On observe une dichotomie entre les travaux qui ont été réalisés et l'élaboration des politiques. En entreprenant cette étude, nous avons été frappées par certaines des recommandations de réforme convaincantes qui ont été formulées au cours des dix dernières années, mais qui ont été écartées du débat sur la politique gouvernementale au cours de la dernière série de réformes législatives. Le BSF pourrait jouer un rôle déterminant en créant un comité permanent sur la politique gouvernementale qui se pencherait sur les recommandations de chaque étude de recherche et, au besoin, élaborerait des stratégies pour amorcer une démarche de mise en œuvre de ces recommandations. Des représentants de tout l'éventail des intérêts en cause pourraient participer au débat.

Le BSF devrait promulguer des lignes directrices concernant la réalisation de travaux de recherche reposant sur une consultation directe des débiteurs consommateurs insolvables, s'appuyant sur les normes d'éthique universitaires et respectant la confidentialité et la dignité des débiteurs consommateurs tout en autorisant la collecte de données exactes. Il y a des enjeux d'ordre éthique et pratiques à repérer les débiteurs à l'extérieur de la procédure officielle, d'autant plus qu'ils courent le risque d'être visés par des mesures d'exécution des créanciers s'ils participent à des études. Sans compter que l'on risque de leur causer encore davantage de stress à un moment de leur vie où ils sont dans une situation précaire et peuvent ne pas avoir encore trouvé de remède. Mentionnons également les problèmes de biais de sélection en raison de l'incapacité de savoir si une cohorte de débiteurs de ce genre constitue ou non un échantillon représentatif. Le BSF pourrait jouer un rôle éducatif auprès des comités d'éthique universitaires au Canada, en mettant en lumière la nature de l'insolvabilité des consommateurs, le système reposant sur les syndics et les problèmes d'ordre éthique inhérents à l'accès à ces débiteurs. Il pourrait également jouer un rôle de facilitateur en encourageant les comités à s'en remettre à l'approbation éthique d'autres universités lorsqu'il y a plusieurs collaborateurs.

La recherche empirique peut être fort enrichissante. On peut tirer parti des idées de l'ensemble des participants au système et faire des choix politiques mieux informés. Différents types de travaux peuvent répondre à différents besoins stratégiques. La recherche longitudinale pluridisciplinaire à large assise permet la collecte de données détaillées sur une base longitudinale, qui peuvent être utilisées par de nombreux universitaires et artisans de la politique pour poser des hypothèses, tester les données et faire des choix stratégiques judicieux. Par ailleurs, une recherche plus ciblée, qui élabore une méthode s'appuyant sur des questions de recherche clairement formulées, peut livrer des données significatives sur les sujets ciblés.
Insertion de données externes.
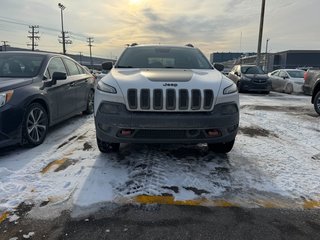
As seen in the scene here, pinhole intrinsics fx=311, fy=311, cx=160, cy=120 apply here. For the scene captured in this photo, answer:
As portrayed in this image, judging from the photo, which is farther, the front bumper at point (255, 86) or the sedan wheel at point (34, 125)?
the front bumper at point (255, 86)

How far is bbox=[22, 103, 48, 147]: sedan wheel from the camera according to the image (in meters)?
4.75

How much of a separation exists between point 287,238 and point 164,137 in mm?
1806

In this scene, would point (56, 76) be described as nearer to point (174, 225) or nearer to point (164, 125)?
point (164, 125)

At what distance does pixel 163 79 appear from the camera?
13.2ft

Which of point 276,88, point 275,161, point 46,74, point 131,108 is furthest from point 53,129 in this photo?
point 276,88

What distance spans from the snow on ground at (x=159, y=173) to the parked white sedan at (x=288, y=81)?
35.4 ft

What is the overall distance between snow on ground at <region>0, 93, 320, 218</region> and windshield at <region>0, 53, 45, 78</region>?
1234 mm

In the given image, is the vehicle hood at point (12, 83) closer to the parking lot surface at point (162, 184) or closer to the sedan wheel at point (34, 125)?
the sedan wheel at point (34, 125)

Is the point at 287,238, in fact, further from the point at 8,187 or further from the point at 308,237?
the point at 8,187

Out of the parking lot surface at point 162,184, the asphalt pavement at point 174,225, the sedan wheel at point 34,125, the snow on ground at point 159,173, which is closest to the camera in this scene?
the asphalt pavement at point 174,225

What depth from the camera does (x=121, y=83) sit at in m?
4.01

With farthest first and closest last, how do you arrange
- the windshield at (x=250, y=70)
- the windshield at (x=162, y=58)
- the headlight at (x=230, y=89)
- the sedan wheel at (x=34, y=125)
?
1. the windshield at (x=250, y=70)
2. the windshield at (x=162, y=58)
3. the sedan wheel at (x=34, y=125)
4. the headlight at (x=230, y=89)

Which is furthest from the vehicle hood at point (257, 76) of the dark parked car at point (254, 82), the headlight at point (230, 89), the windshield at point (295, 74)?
the headlight at point (230, 89)

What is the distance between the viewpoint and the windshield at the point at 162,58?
16.9 ft
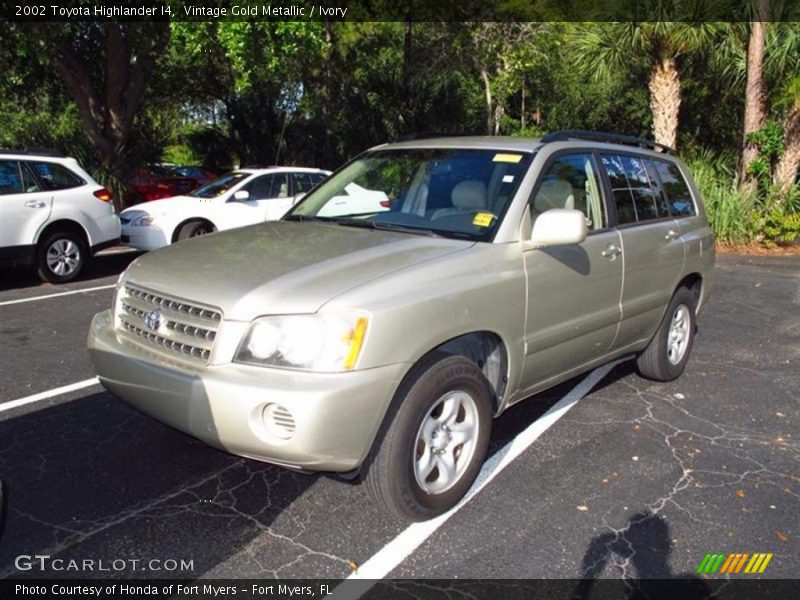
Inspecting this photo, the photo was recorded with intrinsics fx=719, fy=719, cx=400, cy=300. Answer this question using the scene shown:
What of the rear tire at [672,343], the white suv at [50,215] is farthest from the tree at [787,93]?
the white suv at [50,215]

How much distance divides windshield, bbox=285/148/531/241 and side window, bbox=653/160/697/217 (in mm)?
1746

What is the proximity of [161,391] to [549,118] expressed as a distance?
24973 millimetres

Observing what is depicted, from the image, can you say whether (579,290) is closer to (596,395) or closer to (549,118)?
(596,395)

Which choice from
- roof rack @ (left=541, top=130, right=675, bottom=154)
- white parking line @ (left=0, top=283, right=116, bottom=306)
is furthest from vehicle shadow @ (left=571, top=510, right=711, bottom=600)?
white parking line @ (left=0, top=283, right=116, bottom=306)

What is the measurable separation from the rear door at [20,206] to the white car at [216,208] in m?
1.74

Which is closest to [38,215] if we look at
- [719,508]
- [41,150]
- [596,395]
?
[41,150]

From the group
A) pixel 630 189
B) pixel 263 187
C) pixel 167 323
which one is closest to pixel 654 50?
pixel 263 187

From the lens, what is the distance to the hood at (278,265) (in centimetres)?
302

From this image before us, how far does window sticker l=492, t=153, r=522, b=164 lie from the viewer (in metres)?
4.06

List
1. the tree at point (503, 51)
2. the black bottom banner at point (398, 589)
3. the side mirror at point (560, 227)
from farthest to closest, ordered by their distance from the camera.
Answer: the tree at point (503, 51) → the side mirror at point (560, 227) → the black bottom banner at point (398, 589)

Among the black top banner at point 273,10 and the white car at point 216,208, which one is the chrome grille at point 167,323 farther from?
the black top banner at point 273,10

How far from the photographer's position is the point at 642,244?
4660 mm

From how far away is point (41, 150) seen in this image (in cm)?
916

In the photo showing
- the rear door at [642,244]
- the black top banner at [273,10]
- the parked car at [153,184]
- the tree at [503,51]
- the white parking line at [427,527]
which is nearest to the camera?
the white parking line at [427,527]
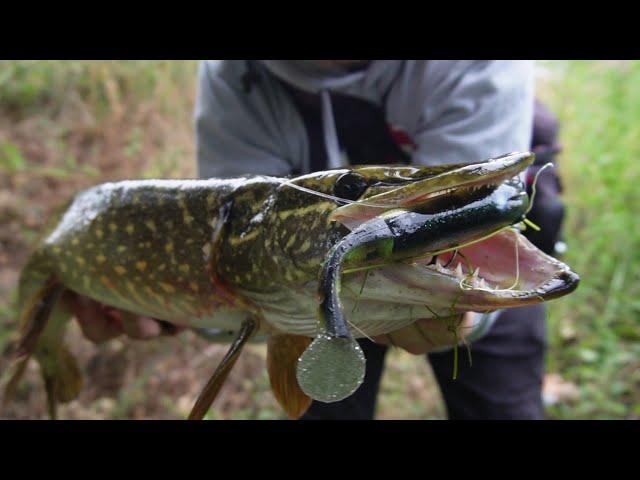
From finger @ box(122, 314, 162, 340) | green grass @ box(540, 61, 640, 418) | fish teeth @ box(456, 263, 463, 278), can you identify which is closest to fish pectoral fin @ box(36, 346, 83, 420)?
finger @ box(122, 314, 162, 340)

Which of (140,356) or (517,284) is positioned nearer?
(517,284)

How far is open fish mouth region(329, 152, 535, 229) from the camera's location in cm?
67

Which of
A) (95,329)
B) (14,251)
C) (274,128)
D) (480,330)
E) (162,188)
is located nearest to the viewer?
(162,188)

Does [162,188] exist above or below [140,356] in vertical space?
above

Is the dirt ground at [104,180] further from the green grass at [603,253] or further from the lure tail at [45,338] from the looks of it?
the green grass at [603,253]

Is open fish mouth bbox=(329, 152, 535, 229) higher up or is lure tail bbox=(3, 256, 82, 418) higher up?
open fish mouth bbox=(329, 152, 535, 229)

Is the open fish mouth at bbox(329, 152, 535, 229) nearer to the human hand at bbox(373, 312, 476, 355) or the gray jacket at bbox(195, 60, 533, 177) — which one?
the human hand at bbox(373, 312, 476, 355)

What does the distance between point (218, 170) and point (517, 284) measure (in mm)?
1356

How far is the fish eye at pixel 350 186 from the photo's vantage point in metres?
0.84

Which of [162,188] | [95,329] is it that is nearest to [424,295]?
[162,188]

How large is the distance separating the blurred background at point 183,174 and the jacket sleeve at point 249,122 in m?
0.87

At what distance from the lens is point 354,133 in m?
1.73

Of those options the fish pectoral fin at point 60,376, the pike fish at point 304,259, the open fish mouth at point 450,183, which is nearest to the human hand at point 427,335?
the pike fish at point 304,259
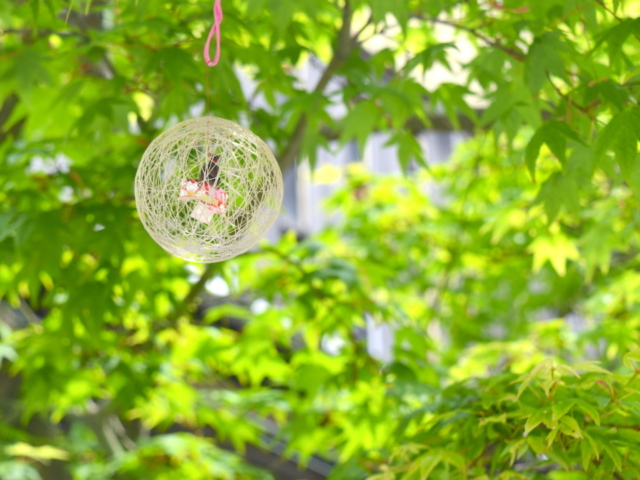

Les questions de recherche doivent être clairement formulées, de sorte que la méthode retenue soit adéquate, et les limites doivent être clairement indiquées. Les deux types de recherche sont extrêmement instructifs et tout à fait nécessaires dans le domaine de l'insolvabilité des consommateurs. Le présent document propose plusieurs pistes sur la façon dont nous pouvons améliorer notre processus actuel de recherche et de politique par la collaboration entre le BSF, les professionnels de l'insolvabilité et du crédit, et les chercheurs en sciences sociales. En bout de ligne, le processus d'élaboration des politiques sera plus éclairé et les responsables seront mieux outillés pour évaluer à la fois les réformes requises et l'efficacité des initiatives antérieures.